» **WHAT IS REQUIRED**
Rewrite all the entries below with "folded paper cone" in place of "rolled paper cone" wherever it appears, keeping everything else unchanged and omitting the pictures.

» **GIVEN ENTRIES**
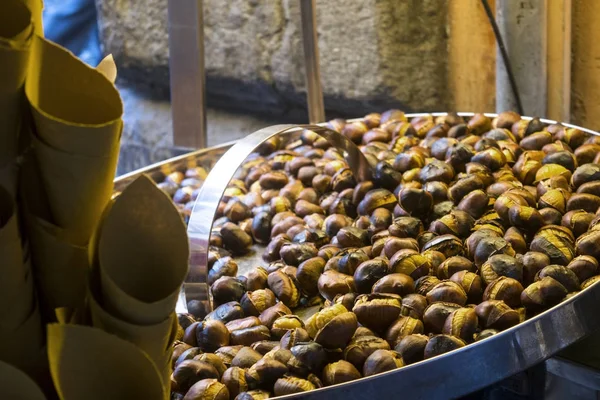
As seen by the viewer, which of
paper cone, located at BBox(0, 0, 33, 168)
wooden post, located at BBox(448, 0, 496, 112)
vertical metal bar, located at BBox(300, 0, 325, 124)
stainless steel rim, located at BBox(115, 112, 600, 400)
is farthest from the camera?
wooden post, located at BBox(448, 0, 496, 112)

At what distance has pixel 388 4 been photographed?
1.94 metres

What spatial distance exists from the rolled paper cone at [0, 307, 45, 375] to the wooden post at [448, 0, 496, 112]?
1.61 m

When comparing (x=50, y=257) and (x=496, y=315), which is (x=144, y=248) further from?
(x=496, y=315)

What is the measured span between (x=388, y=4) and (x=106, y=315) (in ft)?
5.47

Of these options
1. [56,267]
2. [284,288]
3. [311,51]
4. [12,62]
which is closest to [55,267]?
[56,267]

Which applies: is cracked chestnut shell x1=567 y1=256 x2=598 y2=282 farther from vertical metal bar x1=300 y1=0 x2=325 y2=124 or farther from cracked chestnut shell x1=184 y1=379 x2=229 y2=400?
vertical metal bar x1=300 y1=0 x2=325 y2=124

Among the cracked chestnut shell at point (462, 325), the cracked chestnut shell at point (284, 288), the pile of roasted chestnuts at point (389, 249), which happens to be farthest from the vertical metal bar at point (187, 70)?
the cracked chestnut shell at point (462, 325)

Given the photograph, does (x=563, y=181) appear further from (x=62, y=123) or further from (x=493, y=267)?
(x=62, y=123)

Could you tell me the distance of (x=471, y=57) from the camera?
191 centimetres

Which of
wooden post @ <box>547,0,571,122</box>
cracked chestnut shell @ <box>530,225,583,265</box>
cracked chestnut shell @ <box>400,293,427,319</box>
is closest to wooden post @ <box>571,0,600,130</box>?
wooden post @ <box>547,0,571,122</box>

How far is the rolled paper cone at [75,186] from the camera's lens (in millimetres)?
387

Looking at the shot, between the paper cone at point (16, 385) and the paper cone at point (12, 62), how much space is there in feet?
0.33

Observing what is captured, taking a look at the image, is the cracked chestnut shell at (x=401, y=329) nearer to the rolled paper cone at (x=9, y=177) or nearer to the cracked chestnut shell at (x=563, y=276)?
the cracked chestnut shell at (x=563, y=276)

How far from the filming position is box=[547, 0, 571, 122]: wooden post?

» **CORRECT OUTPUT**
As seen by the viewer, which of
paper cone, located at BBox(0, 0, 33, 168)
wooden post, located at BBox(448, 0, 496, 112)
vertical metal bar, located at BBox(300, 0, 325, 124)
stainless steel rim, located at BBox(115, 112, 600, 400)
is farthest from the camera?
wooden post, located at BBox(448, 0, 496, 112)

At what distance has pixel 388 4 been photographed?
1.94 metres

What spatial distance exists from the folded paper cone at [0, 307, 45, 375] to the wooden post at [448, 0, 496, 112]?
1.61 m

When comparing (x=50, y=257) and (x=496, y=315), which is (x=144, y=248) further from?
(x=496, y=315)

What is the measured span between (x=388, y=4) and (x=106, y=315) (in ft)?
5.47

Of these options
1. [56,267]
2. [284,288]
3. [311,51]
4. [12,62]
which is closest to [55,267]?
[56,267]

Which applies: is cracked chestnut shell x1=567 y1=256 x2=598 y2=282 farther from vertical metal bar x1=300 y1=0 x2=325 y2=124 or farther from cracked chestnut shell x1=184 y1=379 x2=229 y2=400?
vertical metal bar x1=300 y1=0 x2=325 y2=124

Among the cracked chestnut shell at point (462, 325), the cracked chestnut shell at point (284, 288), the pile of roasted chestnuts at point (389, 249), which happens to be farthest from the vertical metal bar at point (187, 70)?
the cracked chestnut shell at point (462, 325)

Given the photograph, does (x=563, y=181) appear further from (x=62, y=123) or further from (x=493, y=267)?
(x=62, y=123)

Could you tell me the distance of (x=471, y=57) from the camera?
191 centimetres

Which of
wooden post @ <box>547,0,571,122</box>
cracked chestnut shell @ <box>530,225,583,265</box>
cracked chestnut shell @ <box>400,293,427,319</box>
is closest to wooden post @ <box>571,0,600,130</box>?
wooden post @ <box>547,0,571,122</box>

How far is the folded paper cone at [75,186] from the camera's lens (in millimetres)?
387

Looking at the shot, between the paper cone at point (16, 385) and the paper cone at point (12, 62), how much space is there in feet?
0.33

Observing what is captured, taking a look at the image, is the cracked chestnut shell at (x=401, y=329) nearer to the folded paper cone at (x=9, y=177) or nearer to the cracked chestnut shell at (x=563, y=276)?
the cracked chestnut shell at (x=563, y=276)

How far from the filming position is box=[547, 0, 571, 122]: wooden post?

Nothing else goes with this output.